There are many things that a company can do in order to make their brand better known, and to reach students before they even hit a job fair, and to be on the top of their mind.
- Career Services gets a bad rap as a place where you don’t get much accomplished in trying to get connected to academia, or getting directly to students. And really, that’s not the primary function of their job at all universities. But if they are used correctly, as more of a conduit, than the end game. They can provide you with information about student groups, and groups, clubs or societies that are part of a major/school. They can provide information for you, and generally are happy to do so, if you are not walking in there and asking for a list of students that “are looking for jobs”.

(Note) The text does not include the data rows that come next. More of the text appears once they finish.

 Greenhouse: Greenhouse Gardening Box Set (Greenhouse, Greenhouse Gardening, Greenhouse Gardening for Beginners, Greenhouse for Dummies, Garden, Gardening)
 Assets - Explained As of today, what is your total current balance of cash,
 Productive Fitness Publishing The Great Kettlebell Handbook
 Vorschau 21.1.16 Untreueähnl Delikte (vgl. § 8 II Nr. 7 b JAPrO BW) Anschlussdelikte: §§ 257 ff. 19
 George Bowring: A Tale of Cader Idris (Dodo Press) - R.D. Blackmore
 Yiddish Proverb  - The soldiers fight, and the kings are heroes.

- You can contact many of the groups etc. and find out when they have events that you can sponsor. This might be a dinner, or awards event, or even guest speaker. These students are happy to help. The money they may or may not get donated helps. But hey, this is college recruiting, and it takes money to make money, right? They are also going to help you with finding out about small-scale fairs for students in their disciplines. These typically have fewer, but more targeted attendees.

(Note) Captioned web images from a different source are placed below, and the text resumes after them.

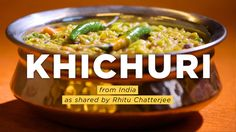 Also called khichri, the dish goes back centuries and is universally loved across South Asia. It is also considered the ancestor of the British kedgeree and Egyptian koshary.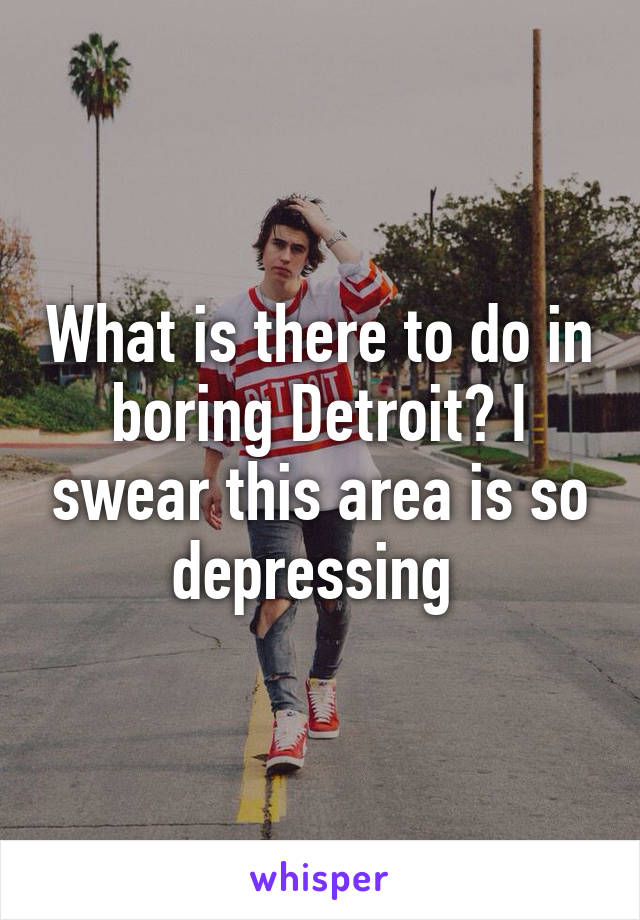 What is there to do in boring Detroit? I swear this area is so depressing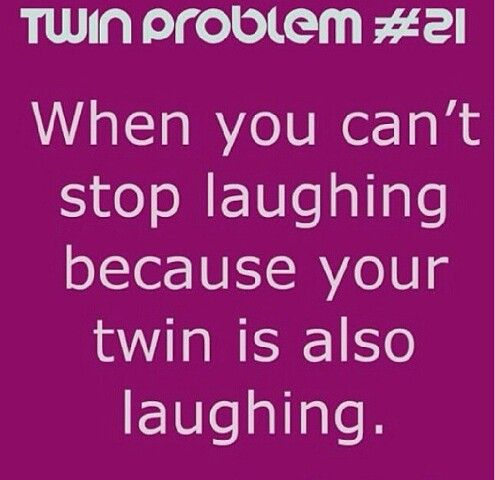The Perks Of Having A Twin Twin Problems Twin Quotes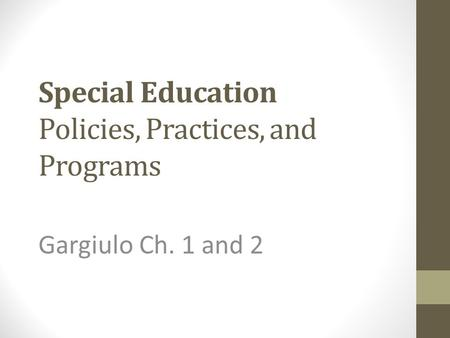 Special Education Policies, Practices, and Programs Gargiulo Ch. 1 and 2.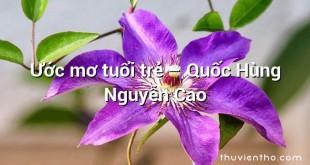 Ước mơ tuổi trẻ – Quốc Hùng Nguyễn Cao
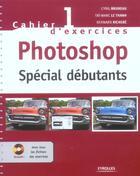 Couverture du livre « Cahier d'exercices t.1 ; Photoshop ; spécial débutants » de Cyril Bruneau aux éditions Eyrolles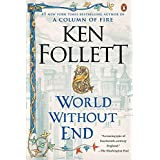 World Without End by Ken Follett (2008-10-07)
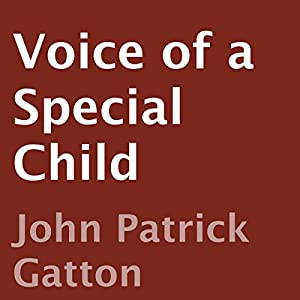 Voice of a Special Child Audiobook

- You must kill the information session. In fact, it’s already dead, so you’ve saved time. Whatever is going to be provided in the “branding extravaganza” they can get in 15 minutes online, and…they like it that way. In this regard, faculty can be helpful. They want to get exposure for their students. Their students getting jobs is good business for them. But you’ve got to have something compelling to go in with that isn’t a “Rah-Rah” speech. If you can get candidates interested in your industry, you can get them interested in you. Remember that, and you’ll have some interesting stuff to deliver to them.
- Finally, and most importantly, you have to stick to what you say you’ll do. There’s a big reason most students are mistrusting of the current process as it stands – many in our profession don’t keep their word. When we say that we want to stay in touch with them through the year (maybe they are a junior who already has an internship, or a sophomore we cannot use just yet) we need to do so. When we say that we’ll be contacting candidates back in 2-3 weeks, we need to do so. Or at the very least, let them know that you’ll be contacting back students who were selected, by “x” date. At least they know, that if “x” date comes and there is no word from you, then they have their answer.
Now, I will say that there are exceptions to these rules – we all know that there are certain……let’s call them Big Boys, who can just show up, and people will flock, they have all the connections they need at the school to get the best 5-10 candidates from each discipline (again, money helps A LOT with these issues). And they can just play the same old notes and get what they need, what with all their cool t-shirts and all (They actually are quite witty, to be frank). But let’s face it, we’re not all companies the size of a 3rd world country, and aren’t all afforded that luxury.
So, are you going to be the active hunter, trying to seek out the people you want at your company, or do you want to roll the dice, and see if your number eventually comes up?
PS – I couldn’t resist. The Hangover WAS a great movie. I’m sure many a bachelor party was scratched due to it’s release, and many a reminiscent moment was had around the country. Go see it, or get it on that Netflix queue.
Don't build relationships and networks, and it's all a gamble.